## [Passage fourni]
====================

Amérique Latine

Vers des Etats-Unis d’Amérique du sud ?

Les accords de Cuzco...

, par Ronan Blaise

Vers des Etats-Unis d'Amérique du sud ?

Simon Bolivar, Francisco Miranda, José de San Martin et les « Libertadores », héros des indépendances sud-américaines, en avaient rêvé : le 8 décembre 2004, à Cuzco (Pérou) douze Etats sud-américains [1] se sont réunis en vue de mettre en place une « Union » ou « Communauté sud-américaine des nations ». Surmontant ainsi leurs divisions et faisant là un pas décisif vers une future Union politique continentale...

Réaliser enfin le rêve de Simon Bolivar

Ce projet déjà ancien, qui remonte au temps des Libertadores et des Héros de l’indépendance sud-américaine, n’allait jusque là jamais au-delà des voeux pieux et des discours symboliques oiseux.

Mais, cette fois, on voit enfin les choses en voie de réalisation concrète. Et, pour la première fois, on peut vraiment raisonnablement espérer quelque future réalisation sérieuse effective.

Cette fois-ci, les choses ont débuté de manière pragmatique : autour de deux organisations régionales préexistantes : la Communauté andine des nations (CAN) et le Mercosur (i. e : Marché commun de l’Amérique du sud), auxquels se sont joints trois pays associés. Douze pays qui semblent désormais résolues à constituer une Union politique de 360 millions d’habitants et 17 millions de km² : la « Communauté sud-américaine des nations » (CSAN).

Pour officialiser une telle démarche, ces États qui ont pris - il y a deux ans - une telle initiative, l’ont fait sur la base solide d’une « Déclaration constitutive » datée de ce 8 décembre 2004. Un document officiel par lequel ces États affirment la volonté de mettre en place - à terme, par la fusion de ces deux organisations désormais étroitement associées - une Union communautaire : l’Union ou la Communauté sud-américaine des nations (à ce jour, la dénomination finale de ce nouvel ensemble politique continental reste encore floue...).

L’objectif, selon les termes mêmes de cette déclaration constitutive, est en substance de construire l’unité sud-américaine, pour assurer le développement et rendre possible la justice sociale. Une idée qui s’impose donc enfin, tant l’avenir n’est semble-t-il pas viable pour ces petites unités politiques fragmentées que sont la plupart des pays latino-américains.

====================

## [Extrait source]

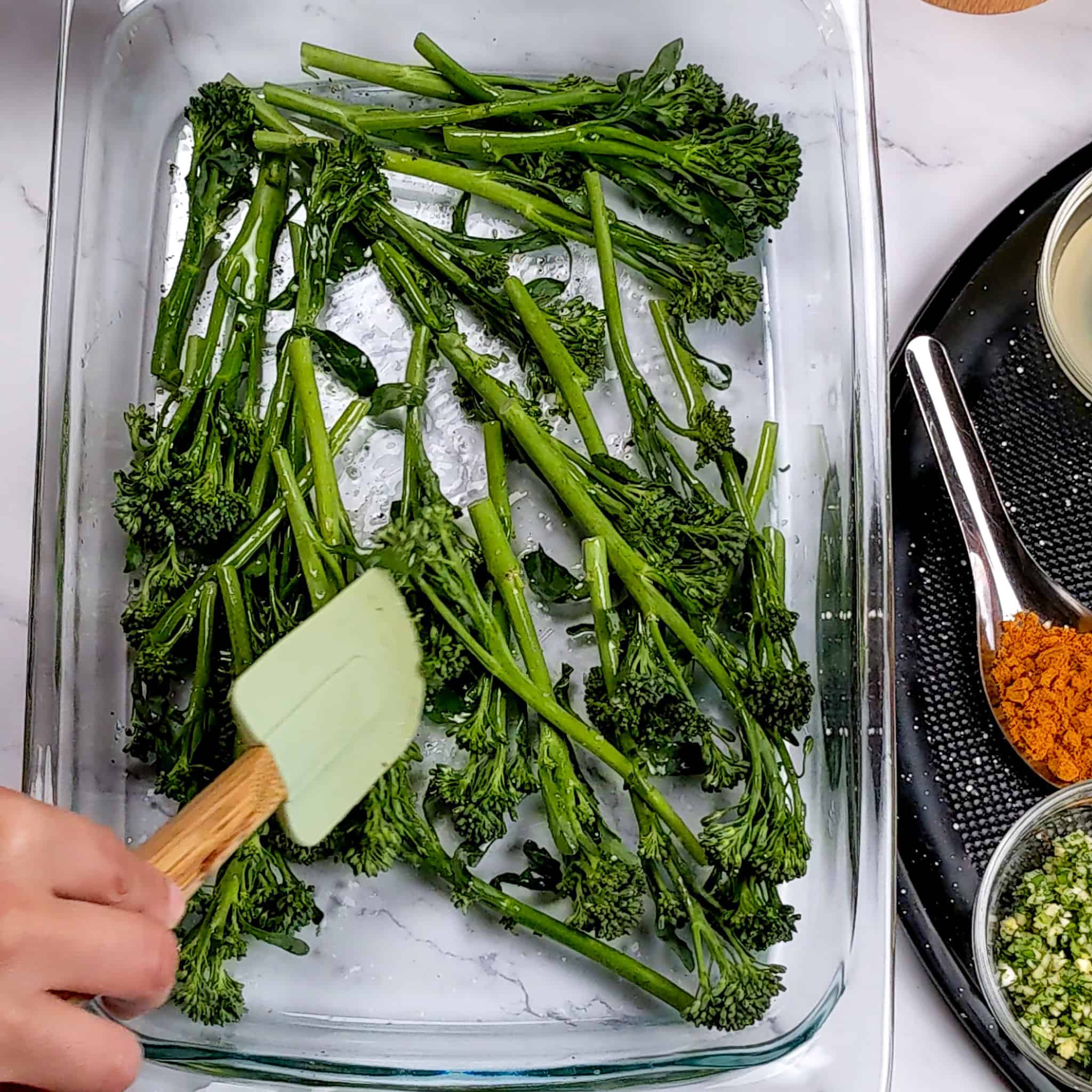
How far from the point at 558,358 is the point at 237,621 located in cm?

====================

## [Consigne]
Recopiez la partie du passage fourni qui commence par « Simon Bolivar, Francisco » et se termine par « réalisation sérieuse effective. », en changeant « Libertadores » en « Libérateurs ».

## [Résultat]
Simon Bolivar, Francisco Miranda, José de San Martin et les « Libérateurs », héros des indépendances sud-américaines, en avaient rêvé : le 8 décembre 2004, à Cuzco (Pérou) douze Etats sud-américains [1] se sont réunis en vue de mettre en place une « Union » ou « Communauté sud-américaine des nations ». Surmontant ainsi leurs divisions et faisant là un pas décisif vers une future Union politique continentale...

Réaliser enfin le rêve de Simon Bolivar

Ce projet déjà ancien, qui remonte au temps des Libérateurs et des Héros de l’indépendance sud-américaine, n’allait jusque là jamais au-delà des voeux pieux et des discours symboliques oiseux.

Mais, cette fois, on voit enfin les choses en voie de réalisation concrète. Et, pour la première fois, on peut vraiment raisonnablement espérer quelque future réalisation sérieuse effective.